Concernant les médecins, une enveloppe de 450 millions d’euros a été mise sur la table, destinée principalement à augmenter l’indemnité de “service public exclusif”, versée aux praticiens qui s’engagent à ne travailler que dans les hôpitaux publics.

L’accord sur les personnels non médicaux a été signé par trois syndicats majoritaires: FO, la CFDT et l’Unsa. Les deux autres syndicats représentatifs (CGT et SUD) n’ont pas souhaité le valider.

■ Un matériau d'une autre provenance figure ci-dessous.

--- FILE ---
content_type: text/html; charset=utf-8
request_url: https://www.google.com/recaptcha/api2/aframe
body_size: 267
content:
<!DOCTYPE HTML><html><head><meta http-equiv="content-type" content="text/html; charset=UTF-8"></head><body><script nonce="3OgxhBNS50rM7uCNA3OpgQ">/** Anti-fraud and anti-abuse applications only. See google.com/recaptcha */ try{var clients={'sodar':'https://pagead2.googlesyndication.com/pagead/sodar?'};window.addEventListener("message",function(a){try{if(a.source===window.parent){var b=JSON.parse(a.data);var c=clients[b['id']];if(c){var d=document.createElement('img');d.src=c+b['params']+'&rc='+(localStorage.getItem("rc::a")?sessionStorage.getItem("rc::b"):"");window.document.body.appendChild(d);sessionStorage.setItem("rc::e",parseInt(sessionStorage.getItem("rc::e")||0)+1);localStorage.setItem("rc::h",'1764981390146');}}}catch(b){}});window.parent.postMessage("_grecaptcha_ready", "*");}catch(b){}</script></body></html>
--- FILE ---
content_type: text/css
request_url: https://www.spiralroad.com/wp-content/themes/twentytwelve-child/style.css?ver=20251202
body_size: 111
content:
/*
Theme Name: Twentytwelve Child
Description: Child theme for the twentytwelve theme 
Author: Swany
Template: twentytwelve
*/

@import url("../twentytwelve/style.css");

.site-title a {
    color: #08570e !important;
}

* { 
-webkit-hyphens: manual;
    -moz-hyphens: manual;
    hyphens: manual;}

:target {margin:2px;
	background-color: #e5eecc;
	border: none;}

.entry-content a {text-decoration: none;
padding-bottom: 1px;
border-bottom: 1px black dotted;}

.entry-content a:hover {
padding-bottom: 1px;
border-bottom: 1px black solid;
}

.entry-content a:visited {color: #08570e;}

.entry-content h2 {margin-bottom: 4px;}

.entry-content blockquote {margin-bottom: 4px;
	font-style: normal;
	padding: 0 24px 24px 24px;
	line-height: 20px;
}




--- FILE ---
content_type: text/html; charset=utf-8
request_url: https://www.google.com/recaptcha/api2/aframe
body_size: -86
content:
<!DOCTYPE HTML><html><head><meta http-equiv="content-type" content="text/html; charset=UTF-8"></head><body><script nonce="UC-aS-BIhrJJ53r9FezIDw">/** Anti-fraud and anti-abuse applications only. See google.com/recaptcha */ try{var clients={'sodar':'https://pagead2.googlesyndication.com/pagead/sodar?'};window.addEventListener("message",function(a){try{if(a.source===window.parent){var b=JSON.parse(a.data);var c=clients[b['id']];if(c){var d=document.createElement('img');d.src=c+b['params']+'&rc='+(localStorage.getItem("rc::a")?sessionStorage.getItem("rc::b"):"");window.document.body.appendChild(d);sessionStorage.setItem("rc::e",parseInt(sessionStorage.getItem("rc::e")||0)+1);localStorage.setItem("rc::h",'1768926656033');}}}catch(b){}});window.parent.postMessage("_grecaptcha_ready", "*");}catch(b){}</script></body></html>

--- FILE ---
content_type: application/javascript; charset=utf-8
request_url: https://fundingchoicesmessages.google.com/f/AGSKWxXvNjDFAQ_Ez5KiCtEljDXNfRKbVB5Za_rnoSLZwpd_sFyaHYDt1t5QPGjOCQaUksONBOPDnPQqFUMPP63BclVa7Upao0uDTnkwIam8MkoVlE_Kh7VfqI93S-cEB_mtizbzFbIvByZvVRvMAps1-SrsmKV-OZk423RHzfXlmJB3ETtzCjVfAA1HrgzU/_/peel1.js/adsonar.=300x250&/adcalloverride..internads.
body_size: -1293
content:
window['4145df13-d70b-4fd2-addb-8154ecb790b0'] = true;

Concernant les médecins, trois syndicats majoritaires ont également donné leur feu vert: l’INPH, le CMH et le Snam-HP. Les deux autres syndicats représentatifs (APH et Jeunes médecins) ont dénoncé des arbitrages “incompréhensibles” et un “simulacre de négociations”.

Ce protocole d’accord “constitue une avancée, mais il manque trop d’éléments pour qu’on puisse le signer”, a affirmé lors d’une conférence de presse Jean-François Cibien, du syndicat Action Praticiens hôpital (APH). “Ce sont les débuts de carrière qui sont sacrifiés, alors qu’ils sont l’avenir de l’hôpital”, a ajouté Lamia Kerdjana, du syndicat Jeunes médecins.

“Cet accord n’est pas majoritaire, c’est un mensonge!”

Pour ces deux syndicats, l’accord ne permet pas de répondre au manque d’attractivité des carrières médicales à l’hôpital public, bien moins rémunératrices que dans le secteur privé. Notamment car il ne change rien au décompte et à la rémunération des nombreuses heures de garde de nuit.

“Comment aborder une nouvelle crise sanitaire si on fait fuir les médecins?”, s’interrogent APH et Jeunes Médecins, qui demandent en conséquence l’ouverture à l’automne “d’états généraux pour l’attractivité des carrières hospitalières”. 

“Cet accord n’est pas majoritaire, c’est un mensonge!” s’est exclamé Patrick Pelloux, de l’Association des médecins urgentistes de France (AMUF), qui a réclamé un “big bang” pour attirer les jeunes générations de médecins vers une carrière à l’hôpital public.

Ces accords salariaux, au coeur des discussions menées depuis fin mai sous la houlette de Nicole Notat, ne sont que l’un des volets du “Ségur de la santé”, destiné à améliorer les conditions de travail des soignants et la prise en charge des patients.

Les trois autres volets, qui portent sur l’investissement et le financement des hôpitaux, la gouvernance, et l’organisation territoriale du système de soins, feront l’objet d’annonces “très fortes” dans les prochains jours, a assuré Olivier Véran.